Panic-stricken headlines claiming Earth will be slammed by an asteroid on September 9 this year should be ignored, the European Space Agency (ESA) assures us. The supposedly planet-menacing 100-foot-(30-metre)-diameter space rock, dubbed 2006 QV89, was discovered in August 2006. Following observations over ten days back then, …

## COMMENTS

1. #### Damage calculation

For anyone interested, Purdue university has an online Asteroid damage calculator if you have enough numbers to put in.

Of course it won't tell you exactly where a hit is likely to take place, so you will know if there is going to be a large bang but not if you will be part of it.

1. #### Re: Damage calculation

I can also tell you how likely you are to win the lottery...

... but not what the lottery numbers this week are.

2. #### Re: Damage calculation

Yes, I used the Imperial College calculator and even with worst case settings, I was distinctly underwhelmed as to the effects unless it comes down right on your head.

Any chance they meant it's 30 KILOmeters in size? For a proper earth-shattering kaboom?

</marvin>

1. #### Re: Damage calculation

30m is big enough to cause problems if it comes down over a built up area, as opposed to the (~20m) Chelyabinsk meteor which fortunately came down outside of town, but still caused thousands of injuries.

Sure, injuries from flying glass might not kill you, but it can't be much fun.

1. #### Re: Damage calculation

Also, an awful lot depends on the angle at which it hits the atmosphere. A glancing blow like Tunguska is pretty bad, but if the Tunkuska strike had been vertical it wouldn't have broken up very much before impact. A Richter 5 would have turned into something very much bigger than that with a huge surface wave component.

2. #### Re: Damage calculation

The big problem with any meteor of this size is that unless in barrels out of the sky near vertically down (planetary bullseye) it's highly likely to not cause enough damage to keep anyones attention for more than a day or two.

Not knowing the meteor composition, that is approaching at a low angle the effects could range from pretty upper atmosphere fireworks (composition is mostly ice/gravel) to leaving a long trail of increasing damage from the supersonic shockwave before it either airbursts from thermal stress or impacts, both would be in the megaton range (composition is near solid Iron)

Chelyabinsk was a shallow angle entry and detonation at over 18 miles altitude, about as safe as it gets for a 20m lump of rock, If it had entered the atmosphere via the shortest route to ground there would have been something like 100 square miles of total destruction and a sizable crater.

[Collection entries]
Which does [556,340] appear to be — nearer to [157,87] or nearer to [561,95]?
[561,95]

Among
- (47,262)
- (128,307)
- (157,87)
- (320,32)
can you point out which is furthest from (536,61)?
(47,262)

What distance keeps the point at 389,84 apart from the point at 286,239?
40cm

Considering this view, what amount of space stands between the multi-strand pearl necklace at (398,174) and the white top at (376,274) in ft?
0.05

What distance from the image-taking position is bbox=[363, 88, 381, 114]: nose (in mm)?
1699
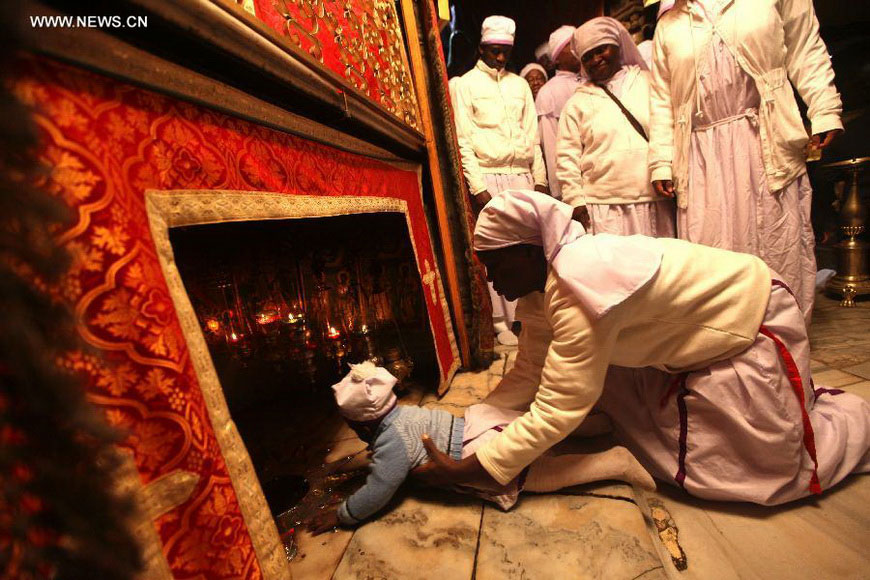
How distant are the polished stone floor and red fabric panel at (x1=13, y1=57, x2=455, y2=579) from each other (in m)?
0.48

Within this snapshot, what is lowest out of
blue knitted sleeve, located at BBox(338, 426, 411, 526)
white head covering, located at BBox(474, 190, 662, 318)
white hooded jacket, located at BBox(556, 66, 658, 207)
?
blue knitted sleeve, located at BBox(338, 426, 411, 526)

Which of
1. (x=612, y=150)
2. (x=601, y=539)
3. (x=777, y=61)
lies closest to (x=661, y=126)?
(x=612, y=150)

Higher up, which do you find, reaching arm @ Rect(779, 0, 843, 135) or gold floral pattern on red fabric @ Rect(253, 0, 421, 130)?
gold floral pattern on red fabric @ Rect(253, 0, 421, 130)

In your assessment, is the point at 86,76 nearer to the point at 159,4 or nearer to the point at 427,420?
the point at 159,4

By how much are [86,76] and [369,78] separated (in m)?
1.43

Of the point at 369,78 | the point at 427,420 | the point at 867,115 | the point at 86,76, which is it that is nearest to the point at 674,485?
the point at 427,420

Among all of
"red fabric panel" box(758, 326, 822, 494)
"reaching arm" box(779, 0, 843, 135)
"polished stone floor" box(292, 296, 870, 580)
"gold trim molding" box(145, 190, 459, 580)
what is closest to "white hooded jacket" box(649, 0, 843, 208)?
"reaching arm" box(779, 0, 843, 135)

==

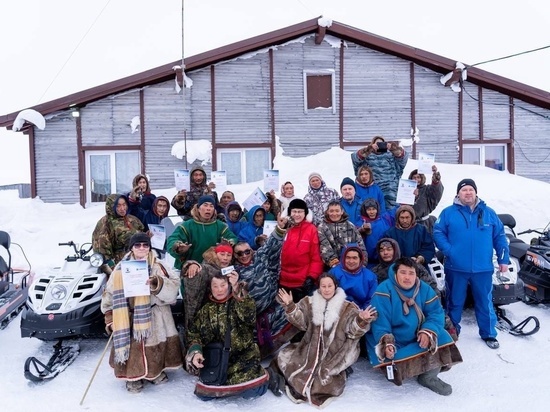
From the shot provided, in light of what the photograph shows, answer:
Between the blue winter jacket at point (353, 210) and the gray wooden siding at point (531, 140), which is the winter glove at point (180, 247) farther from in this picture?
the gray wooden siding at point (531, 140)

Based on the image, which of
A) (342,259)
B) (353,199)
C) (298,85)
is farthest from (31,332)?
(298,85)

* * *

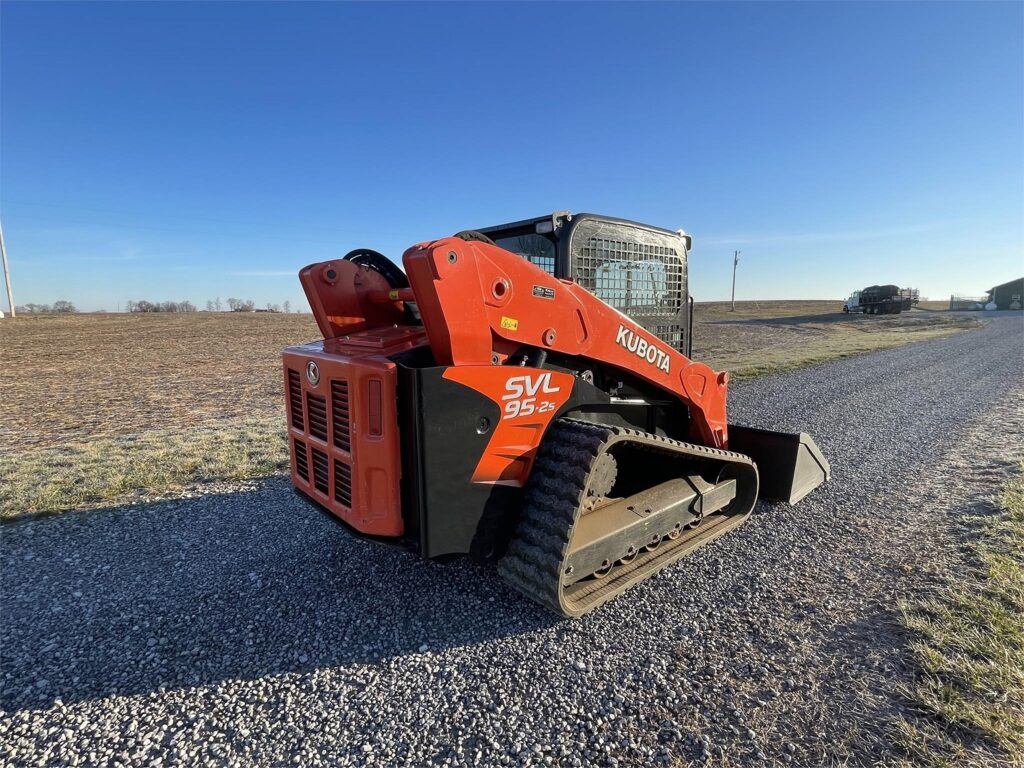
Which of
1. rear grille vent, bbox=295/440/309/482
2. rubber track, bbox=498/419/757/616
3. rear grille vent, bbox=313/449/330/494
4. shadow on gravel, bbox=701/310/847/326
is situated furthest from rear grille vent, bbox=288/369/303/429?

# Problems to solve
(a) In the asteroid discussion, when was 2006 QV89 discovered?
(b) In the asteroid discussion, write out word for word the passage that begins with the words "Of course it" and ends with "win the lottery...".

# Written responses
(a) August 2006

(b)
Of course it won't tell you exactly where a hit is likely to take place, so you will know if there is going to be a large bang but not if you will be part of it.

1. #### Re: Damage calculation

I can also tell you how likely you are to win the lottery...